How to convert Row to json in Spark 2 Scala - json

Is there a simple way to converting a given Row object to json?
Found this about converting a whole Dataframe to json output:
Spark Row to JSON
But I just want to convert a one Row to json.
Here is pseudo code for what I am trying to do.
More precisely I am reading json as input in a Dataframe.
I am producing a new output that is mainly based on columns, but with one json field for all the info that does not fit into the columns.
My question what is the easiest way to write this function: convertRowToJson()
def convertRowToJson(row: Row): String = ???
def transformVenueTry(row: Row): Try[Venue] = {
Try({
val name = row.getString(row.fieldIndex("name"))
val metadataRow = row.getStruct(row.fieldIndex("meta"))
val score: Double = calcScore(row)
val combinedRow: Row = metadataRow ++ ("score" -> score)
val jsonString: String = convertRowToJson(combinedRow)
Venue(name = name, json = jsonString)
})
}
Psidom's Solutions:
def convertRowToJSON(row: Row): String = {
val m = row.getValuesMap(row.schema.fieldNames)
JSONObject(m).toString()
}
only works if the Row only has one level not with nested Row. This is the schema:
StructType(
StructField(indicator,StringType,true),
StructField(range,
StructType(
StructField(currency_code,StringType,true),
StructField(maxrate,LongType,true),
StructField(minrate,LongType,true)),true))
Also tried Artem suggestion, but that did not compile:
def row2DataFrame(row: Row, sqlContext: SQLContext): DataFrame = {
val sparkContext = sqlContext.sparkContext
import sparkContext._
import sqlContext.implicits._
import sqlContext._
val rowRDD: RDD[Row] = sqlContext.sparkContext.makeRDD(row :: Nil)
val dataFrame = rowRDD.toDF() //XXX does not compile
dataFrame
}

You can use getValuesMap to convert the row object to a Map and then convert it JSON:
import scala.util.parsing.json.JSONObject
import org.apache.spark.sql._
val df = Seq((1,2,3),(2,3,4)).toDF("A", "B", "C")
val row = df.first() // this is an example row object
def convertRowToJSON(row: Row): String = {
val m = row.getValuesMap(row.schema.fieldNames)
JSONObject(m).toString()
}
convertRowToJSON(row)
// res46: String = {"A" : 1, "B" : 2, "C" : 3}

I need to read json input and produce json output.
Most fields are handled individually, but a few json sub objects need to just be preserved.
When Spark reads a dataframe it turns a record into a Row. The Row is a json like structure. That can be transformed and written out to json.
But I need to take some sub json structures out to a string to use as a new field.
This can be done like this:
dataFrameWithJsonField = dataFrame.withColumn("address_json", to_json($"location.address"))
location.address is the path to the sub json object of the incoming json based dataframe. address_json is the column name of that object converted to a string version of the json.
to_json is implemented in Spark 2.1.
If generating it output json using json4s address_json should be parsed to an AST representation otherwise the output json will have the address_json part escaped.

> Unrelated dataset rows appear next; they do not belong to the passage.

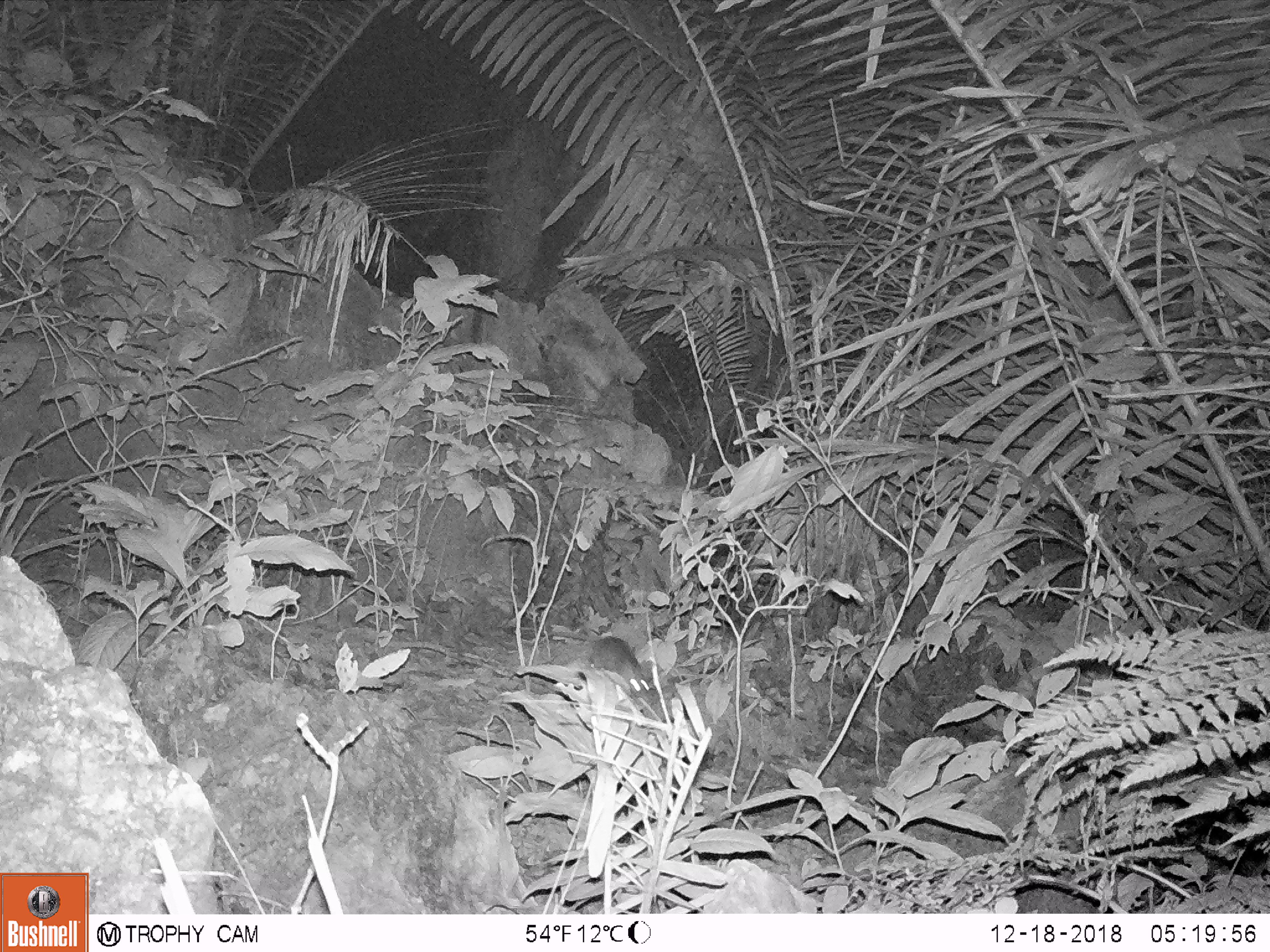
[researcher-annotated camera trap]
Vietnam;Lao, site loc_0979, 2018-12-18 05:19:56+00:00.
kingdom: Animalia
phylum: Chordata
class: Mammalia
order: Rodentia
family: Muridae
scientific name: Muridae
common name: old-world mice and rats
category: unidentified murid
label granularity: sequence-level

Pay attention scala class scala.util.parsing.json.JSONObject is deprecated and not support null values.
#deprecated("This class will be removed.", "2.11.0")
"JSONFormat.defaultFormat doesn't handle null values"
https://issues.scala-lang.org/browse/SI-5092

JSon has schema but Row doesn't have a schema, so you need to apply schema on Row & convert to JSon. Here is how you can do it.
import org.apache.spark.sql.Row
import org.apache.spark.sql.types._
def convertRowToJson(row: Row): String = {
val schema = StructType(
StructField("name", StringType, true) ::
StructField("meta", StringType, false) :: Nil)
return sqlContext.applySchema(row, schema).toJSON
}

Essentially, you can have a dataframe which contains just one row. Thus, you can try to filter your initial dataframe and then parse it to json.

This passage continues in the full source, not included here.